▸ ENTRIES SHOWN
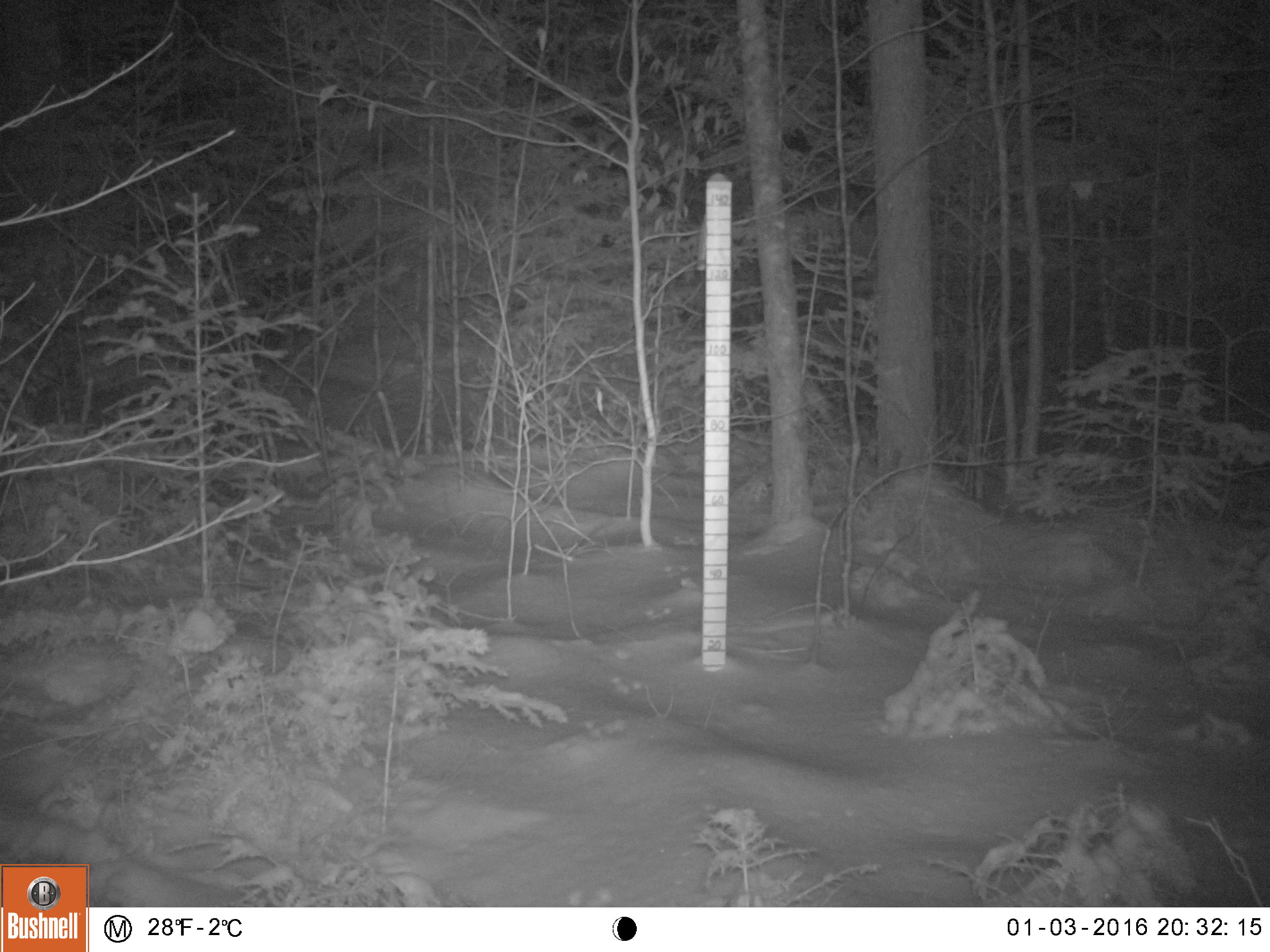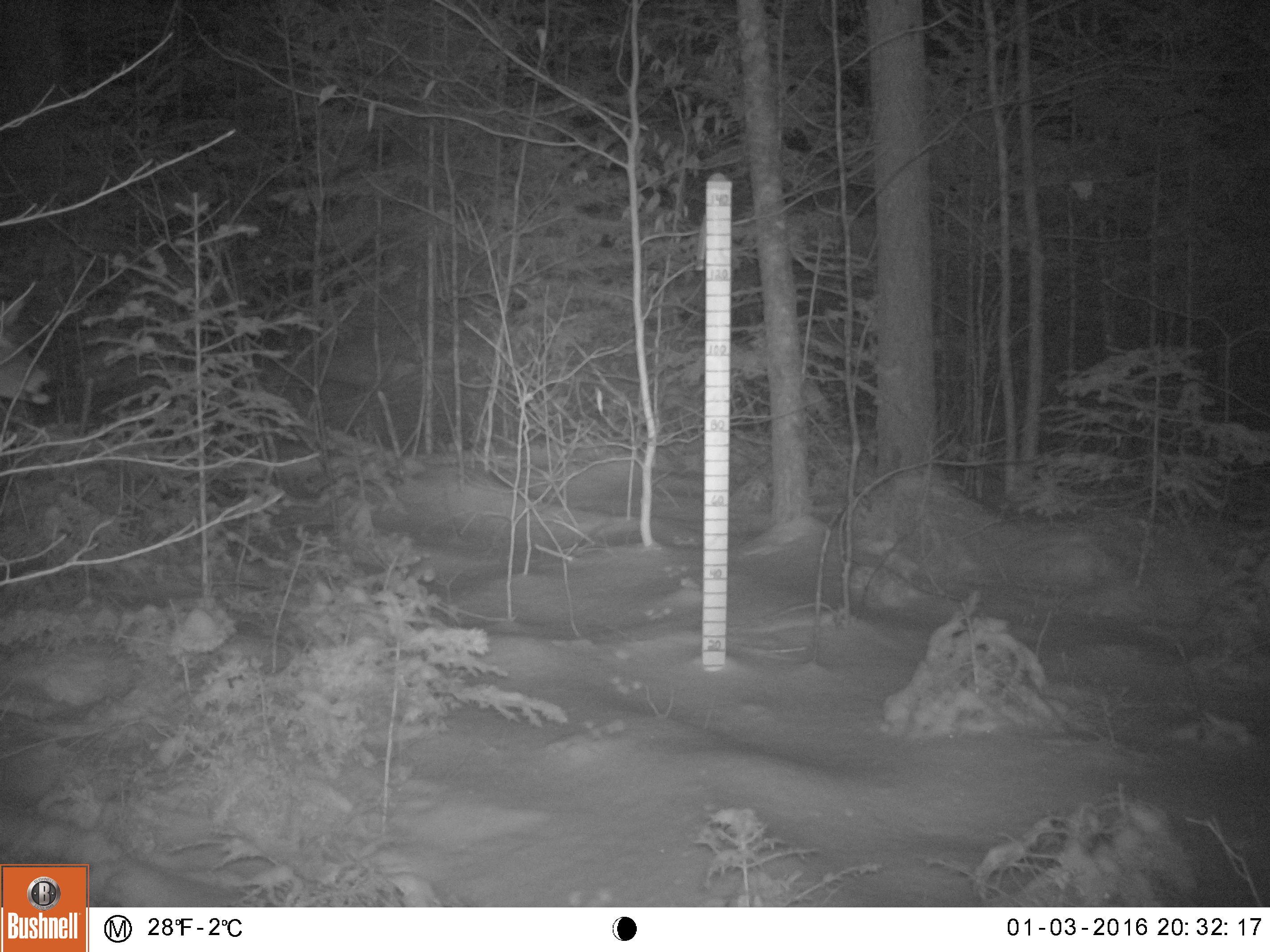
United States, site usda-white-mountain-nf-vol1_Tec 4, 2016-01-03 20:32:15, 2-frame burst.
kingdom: Animalia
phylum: Chordata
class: Mammalia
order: Artiodactyla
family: Cervidae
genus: Odocoileus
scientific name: Odocoileus virginianus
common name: white-tailed deer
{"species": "white-tailed deer (Odocoileus virginianus)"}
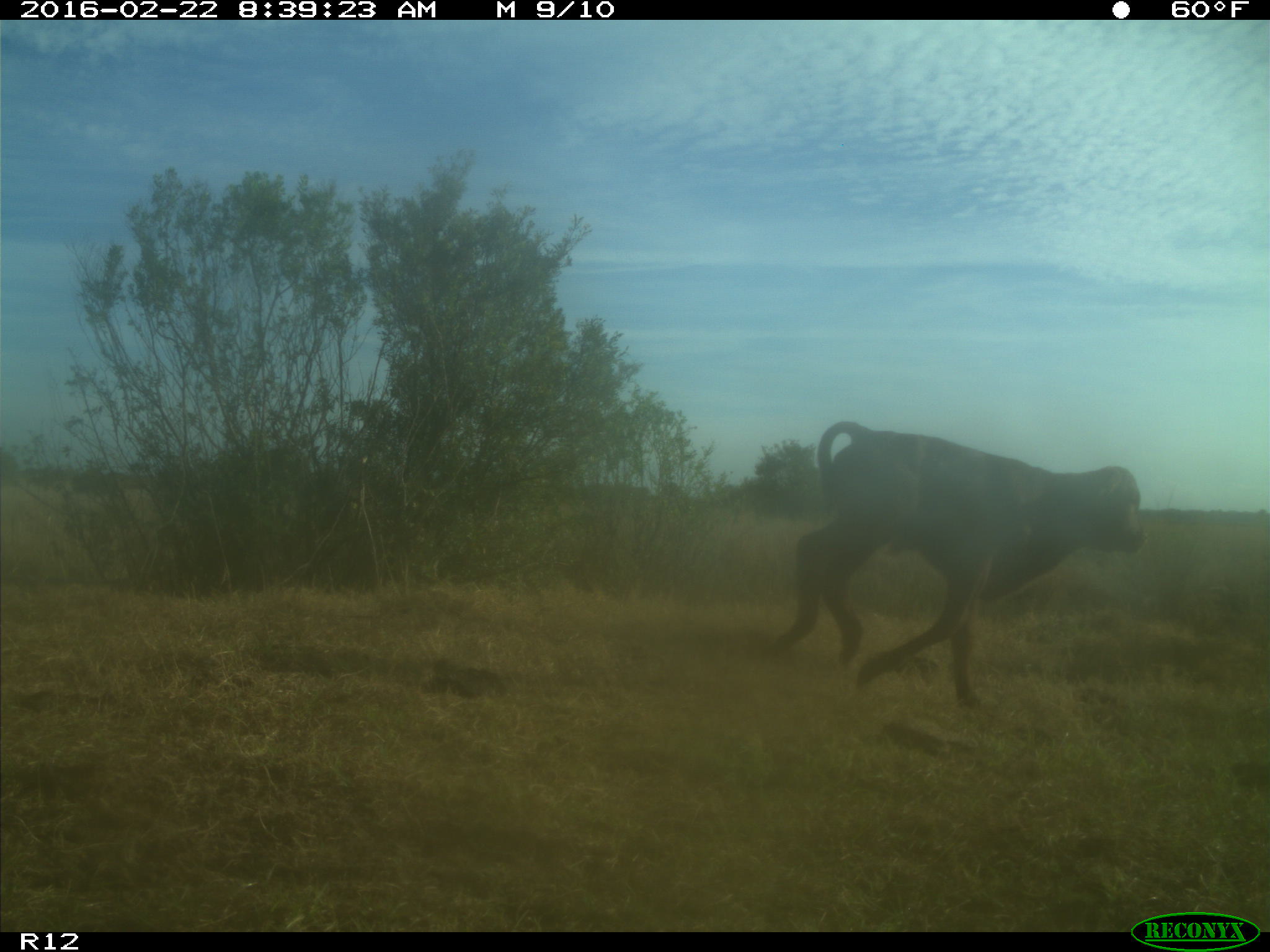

▸ PROBLEM STATEMENT
Filter the entries and copy each line with "white".

▸ ANSWER AREA
United States, site usda-white-mountain-nf-vol1_Tec 4, 2016-01-03 20:32:15, 2-frame burst.
common name: white-tailed deer
{"species": "white-tailed deer (Odocoileus virginianus)"}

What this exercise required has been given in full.